Excerpts of spatial question data:
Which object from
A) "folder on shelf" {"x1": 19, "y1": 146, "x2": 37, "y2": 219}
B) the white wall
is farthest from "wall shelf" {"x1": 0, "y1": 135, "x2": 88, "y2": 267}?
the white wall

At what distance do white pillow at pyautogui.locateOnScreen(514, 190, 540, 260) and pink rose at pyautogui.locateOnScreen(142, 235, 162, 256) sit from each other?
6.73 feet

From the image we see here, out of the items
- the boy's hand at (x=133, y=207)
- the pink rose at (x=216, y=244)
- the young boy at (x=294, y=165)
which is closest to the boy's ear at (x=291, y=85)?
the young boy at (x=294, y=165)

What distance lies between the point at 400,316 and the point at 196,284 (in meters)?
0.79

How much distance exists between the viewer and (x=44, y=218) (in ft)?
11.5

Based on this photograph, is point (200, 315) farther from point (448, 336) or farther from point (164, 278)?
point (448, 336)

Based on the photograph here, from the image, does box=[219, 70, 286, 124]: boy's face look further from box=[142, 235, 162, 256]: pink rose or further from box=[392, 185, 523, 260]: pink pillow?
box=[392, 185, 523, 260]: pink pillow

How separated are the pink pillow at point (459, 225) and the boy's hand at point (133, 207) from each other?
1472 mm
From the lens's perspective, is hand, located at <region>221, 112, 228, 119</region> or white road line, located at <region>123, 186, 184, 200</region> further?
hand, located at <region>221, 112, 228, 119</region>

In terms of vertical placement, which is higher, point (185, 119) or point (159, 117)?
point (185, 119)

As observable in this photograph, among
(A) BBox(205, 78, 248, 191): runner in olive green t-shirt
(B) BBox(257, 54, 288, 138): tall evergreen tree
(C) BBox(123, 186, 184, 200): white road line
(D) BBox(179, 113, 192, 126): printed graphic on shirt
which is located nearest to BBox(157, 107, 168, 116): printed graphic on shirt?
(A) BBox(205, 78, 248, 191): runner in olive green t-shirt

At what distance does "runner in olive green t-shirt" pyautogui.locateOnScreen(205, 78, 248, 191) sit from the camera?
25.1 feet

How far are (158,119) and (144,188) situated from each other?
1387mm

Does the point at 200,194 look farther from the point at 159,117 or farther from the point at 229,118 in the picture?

**Task objective:**
Please carry over the data starting at the line containing "How far are" and ending at the close of the data, adding 20 to every distance value in the answers.

**Exercise response:**
How far are (158,119) and (144,188) situated from each other?
1407mm

Does the point at 200,194 look farther from the point at 159,117 or farther from the point at 229,118 in the picture?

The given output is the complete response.